Justice Kagan wrote for a majority of six (Chief Justice Roberts and Justices Breyer and Sotomayor dissented), holding that grand jury indictment was decisive. Her opinion is strikingly odd. The first part argues that the Supreme Court had already decided that grand jury indictment authorizes seizures of both the person and property of a defendant pending trial—and that’s that. But Kagan proceeds—insisting that she is writing dictum without any real purpose or consequence—to consider at length whether concerns for procedural due process support a defendant’s claim to a right to be heard, given the inquisitorial character of the grand jury process. Applying Mathews v. Eldridge, she concludes not: conceding the importance of defendant’s constitutional interest in counsel of choice, she treats grand jury indictment as nonetheless dispositive, as seemingly mooting any case-by-case assessment of balances of risks and interests.

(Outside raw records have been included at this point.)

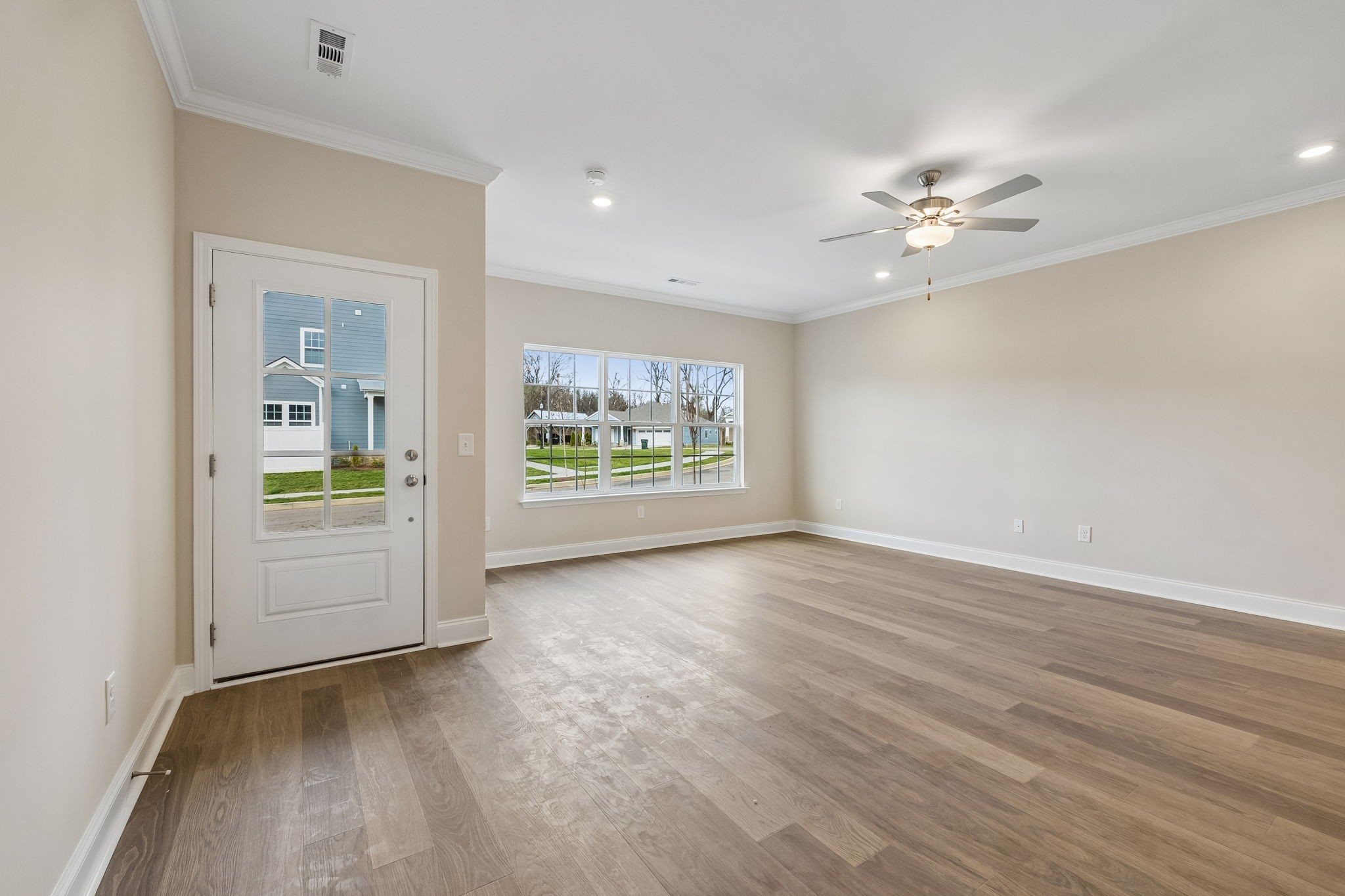 3215 Tasker Drive Antioch, TN 37013 - Photo 9 of 53 wooden floor in an empty room with a window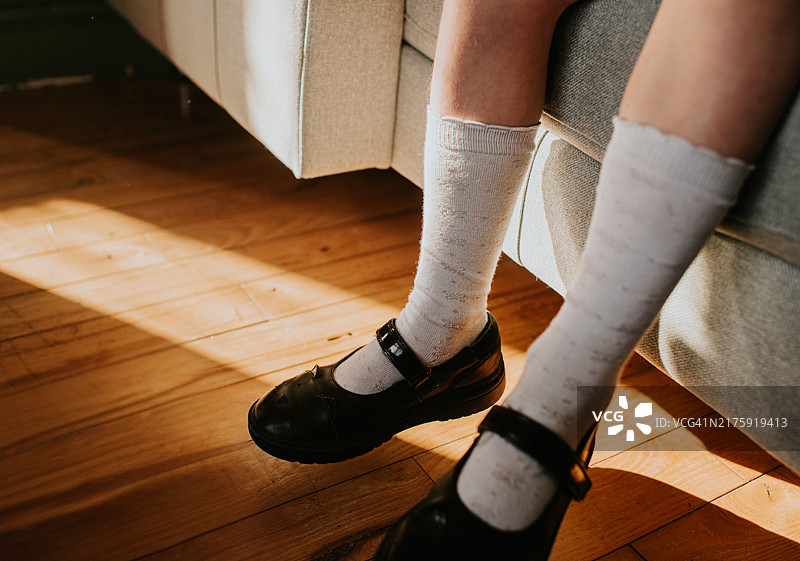 孩子穿着黑色校鞋和白色袜子在沙发上放松图片素材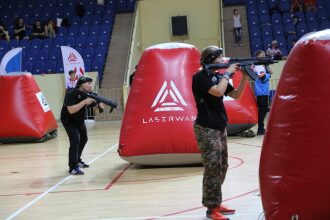 Игроки LASERWAR занимают позиции у надувных препятствий.
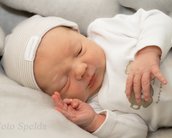 Neugeborenes Baby in einem weißen Schlafanzug und einer Mütze, das friedlich auf einer grauen Decke schläft.
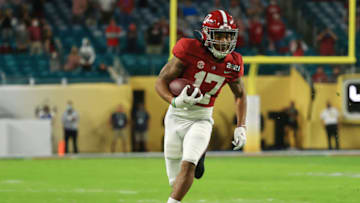 MIAMI GARDENS, FLORIDA - JANUARY 11: Jaylen Waddle #17 of the Alabama Crimson Tide rushes during the first quarter of the College Football Playoff National Championship game against the Ohio State Buckeyes at Hard Rock Stadium on January 11, 2021 in Miami Gardens, Florida. (Photo by Mike Ehrmann/Getty Images)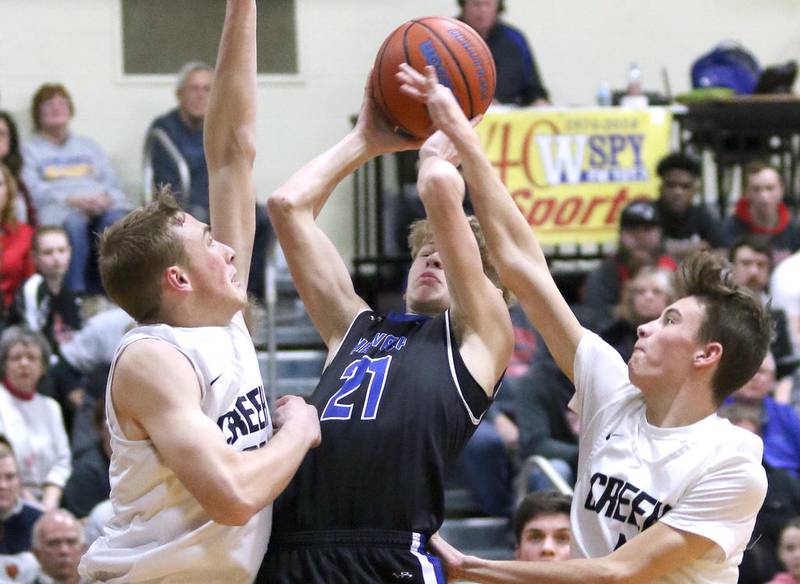 Newark junior Jared Slivka tries to score between Indian Creek's Cooper Larsen (left) and Michael Lampson during the Little Ten Conference Tournament championship game this past February in Somonauk.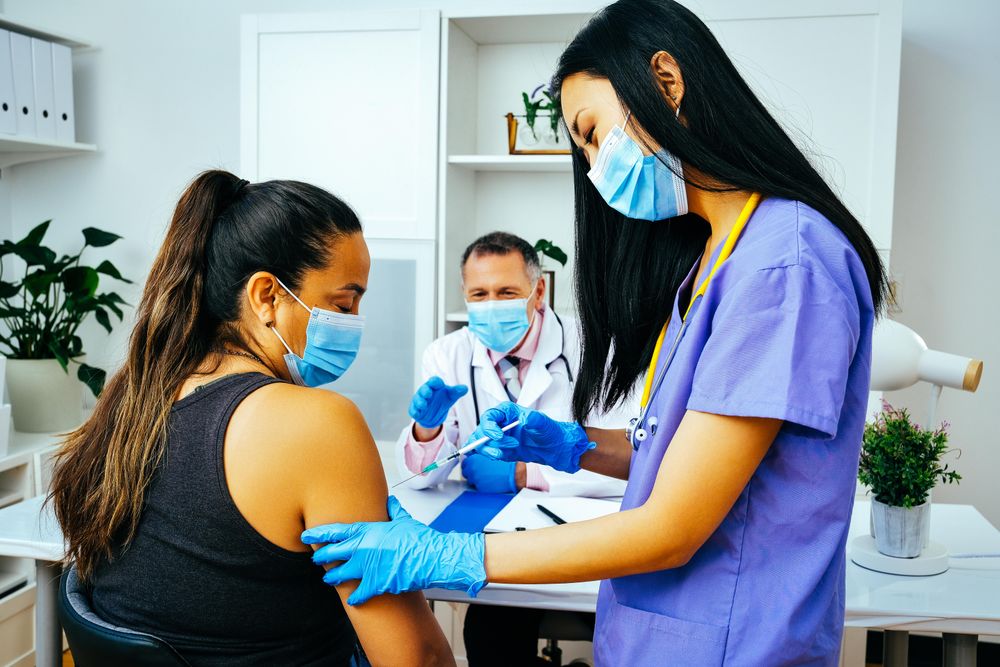 Medical assistant vaccinating female patient in doctor’s office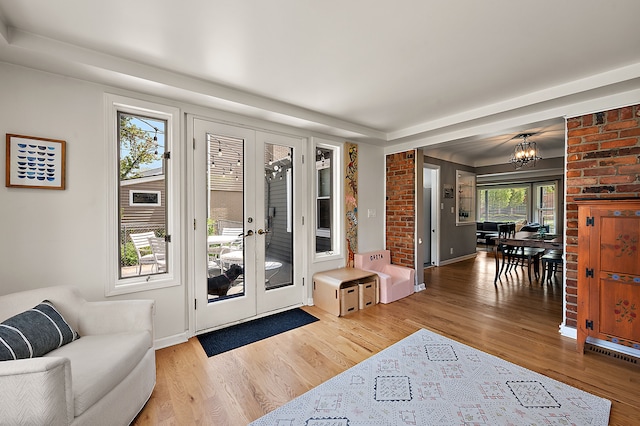 doorway with wood finished floors, french doors, a chandelier, and baseboards
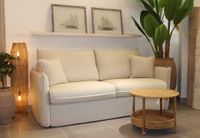 LUNA sofa bed in beige upholstery styled in a warm Mediterranean living room.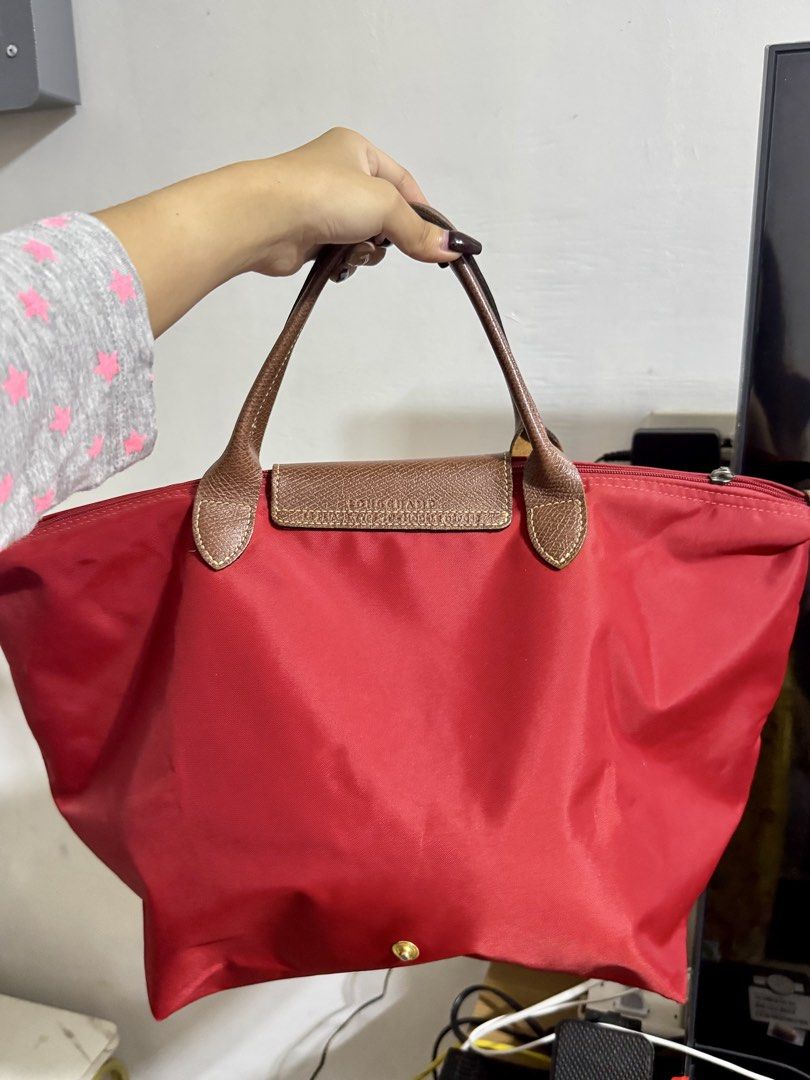 LongChamp In Medium (Category: Tote Bags) located in Rizal. Submitted by faven419 (Listing ID 1460476114, Image 2). Description: Good condition-no issue Jst signs of usage Guaranteed- BOUGHT IN JAPAN.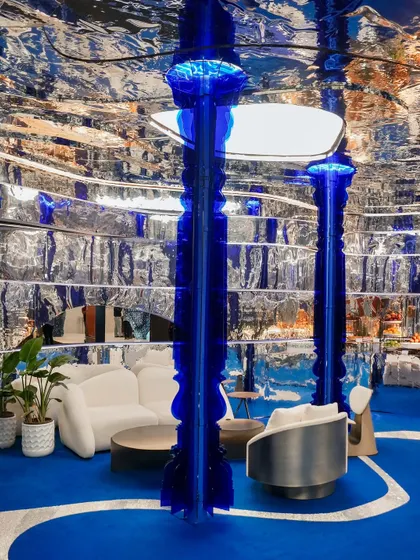 Two glowing cobalt columns anchor the space, their traditional form reimagined in a futuristic material. They act as sculptural elements that draw the eye and bathe the installation in a vibrant blue light, enhancing the immersive quality of the design.
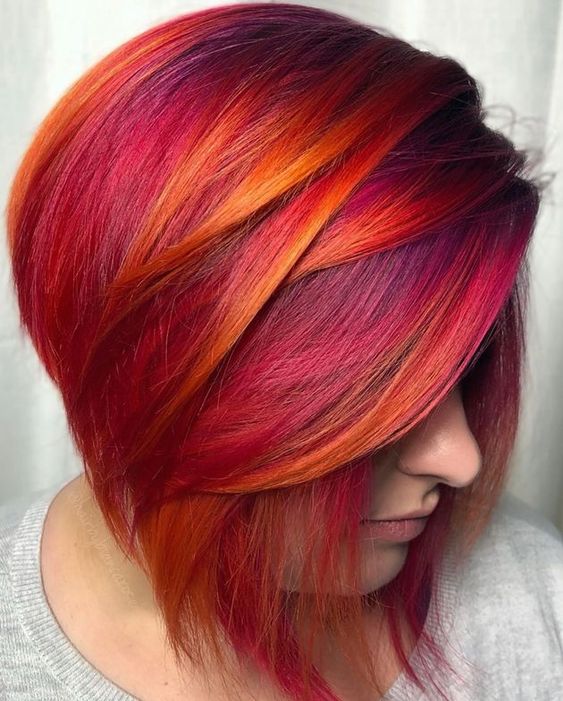 Chica con melena color rosa con naranja y rojo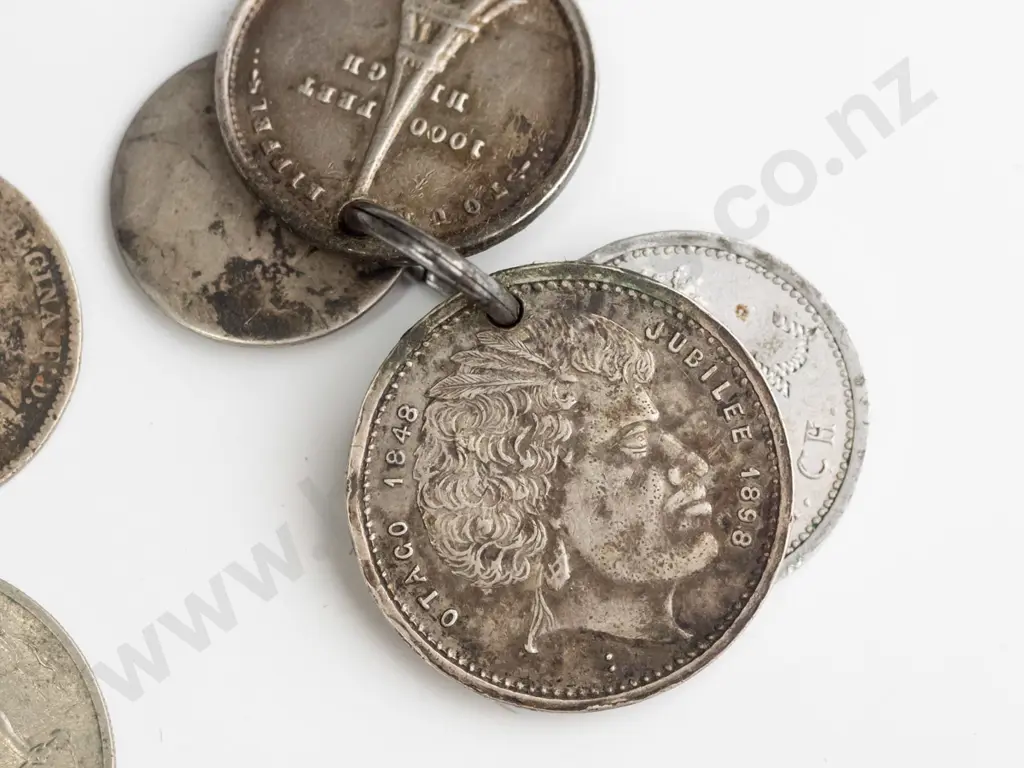 assorted vintage coins including American dimes and buffalo nickels, NZ and English three pence, pierced 1898 Otago Image 1++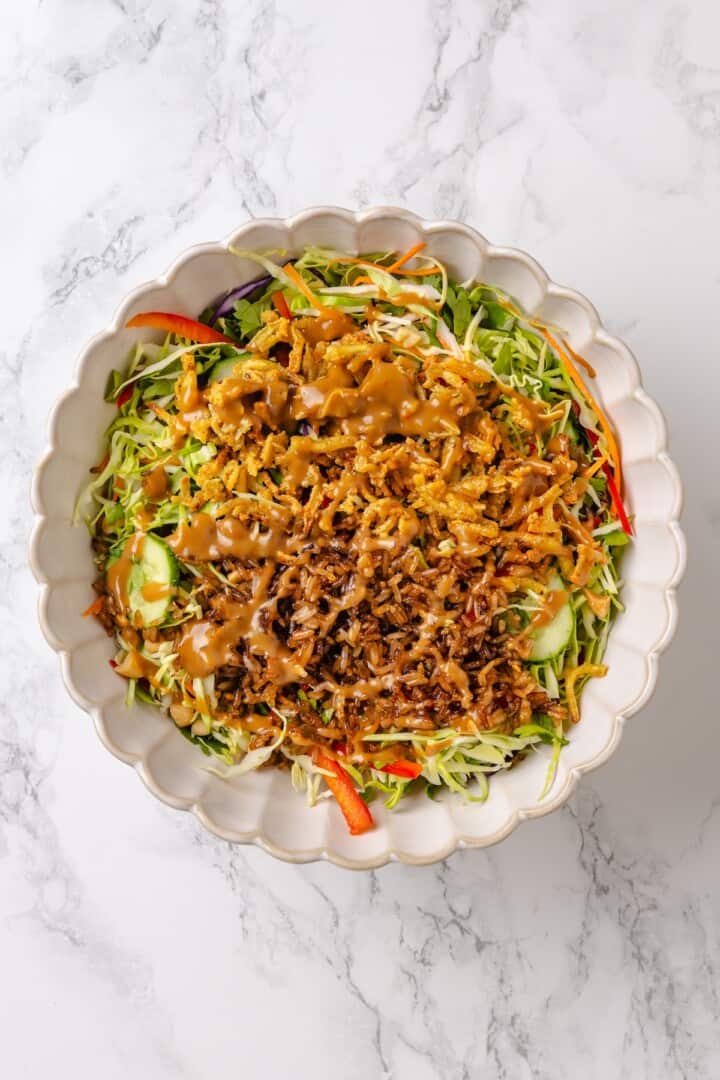 This crispy rice salad is made with soy-infused baked rice tossed with crunchy veggies, caramelized roasted tofu, and Thai peanut sauce. Adding crispy rice, baked tofu, and peanut sauce to a salad bowl loaded with crunchy veggies.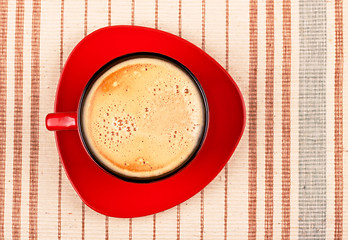 Image showing red coffee cup on striped tablecloth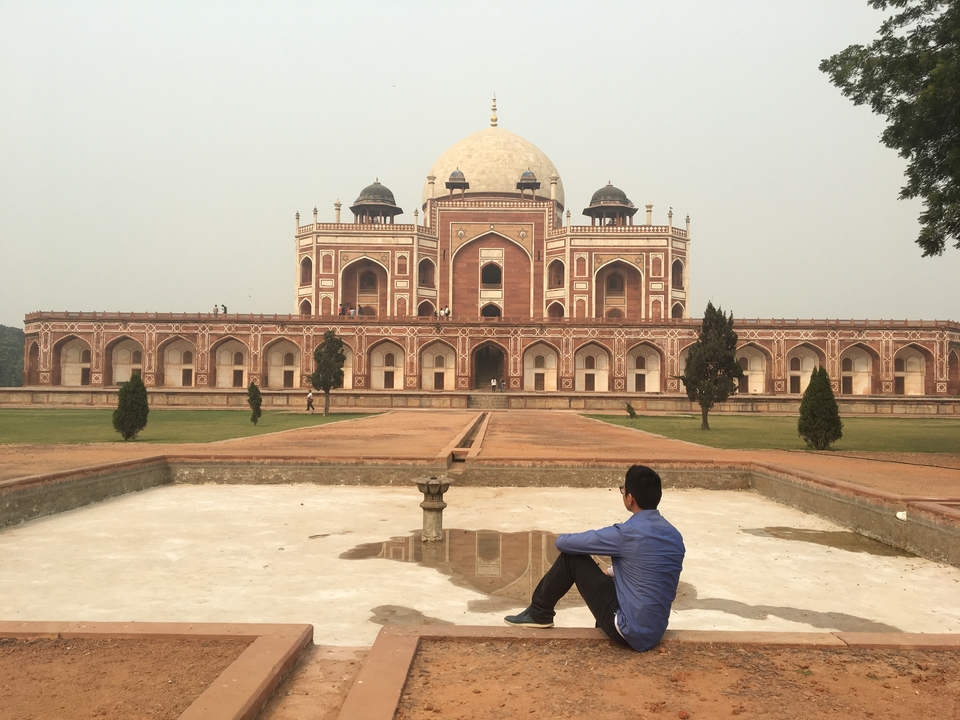 Man sitting in front of Humayun's Tomb.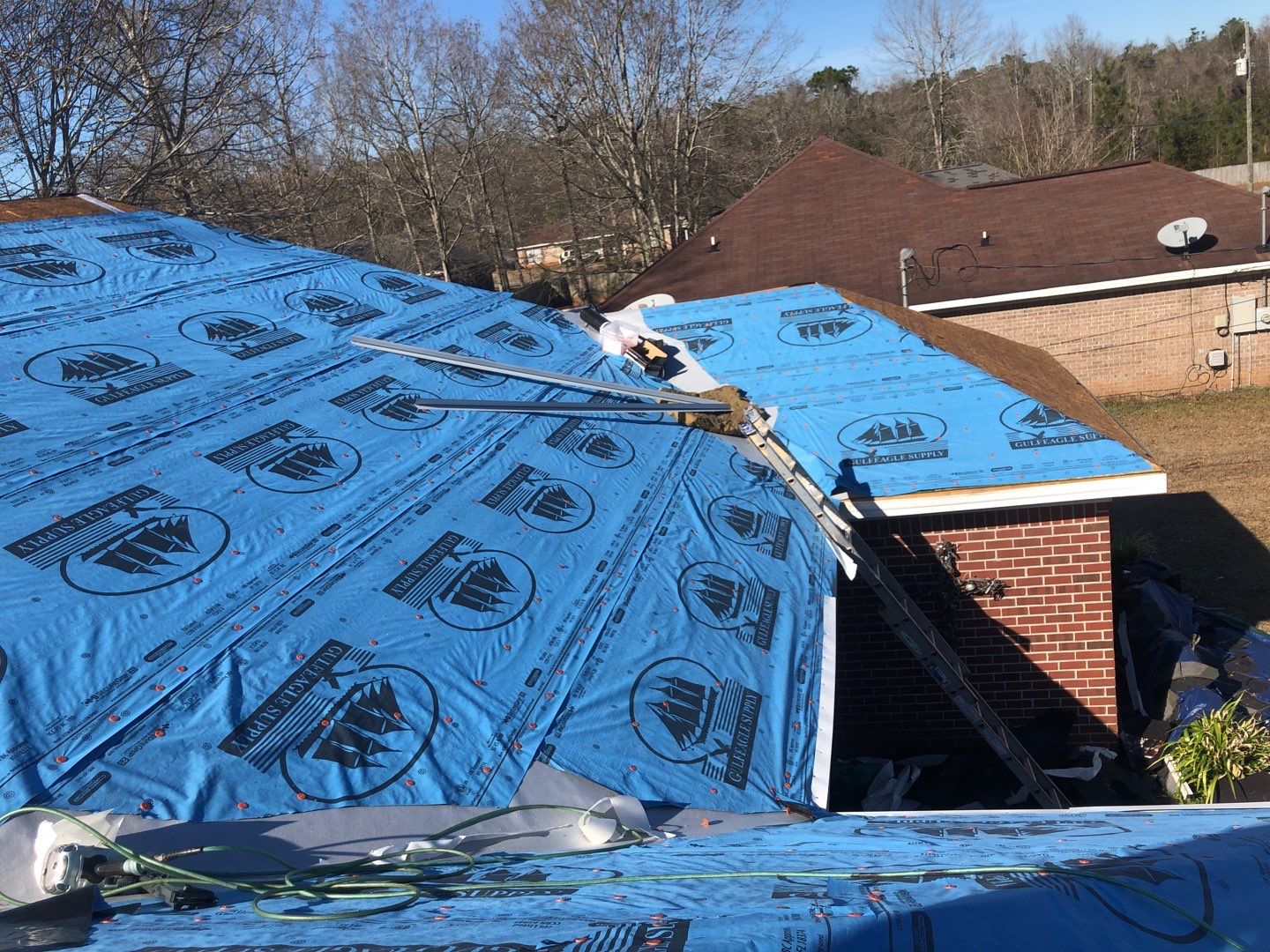 Residential Roofing Installation using Roof Replacement by American Roofing & Construction LLC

So Kaley is supposed to appear as easy twice-over—or maybe for the same reason stated twice. Grand jury indictment and due process of law are both constitutionally-founded institutions. Shouldn’t a proper analysis take both seriously? Even if Justice Powell’s opinion in Eldridge itself is similarly and famously cavalier, subsequent Supreme Court decisions not mentioned by Justice Kagan recast his formula more rigorously. Kagan surely knows all this. It is easy, however, distracted by the appearance of slap-dash, to ignore what she accomplished. Two constitutional “focal points” or “frameworks” are acknowledged in the Kaley opinion. We might well conclude that it is the declaration of dictum that is the only dictum. If so, the conflict of constitutional structures—prosecutorial priority as against acknowledgement of individual rights—is clear from the face of Justice Kagan’s own text. Difficulty is clarity? The way remains open going forward?

* * * * *

Curtis Bradley and Neil Siegel remind us that we should remember cls. They are surely right. But read against the backdrop of Supreme Court opinions, their argument also suggests we should revisit Alexander Bickel’s Least Dangerous Branch, especially the chapter discussing Hugo Black. Constructions of clarity may undertake complicated, subtle, difficult, controversial, unsettling work—in constitutional law as elsewhere.


  1. 1
    On March 21, 2014 at 7:55 am, D.E. Frydrychowski said:

    Perhaps it’s a distinction between the complexity of an opinion and the number of complications (e.g., relevant precedents) that it should reckon with. Two kinds of ‘work’ – reckoning ambiguities and reckoning with the list of appropriate precedents.

  2. 2

    Duke Law Journal is pleased to announce that we are publishing this article in our upcoming volume 64.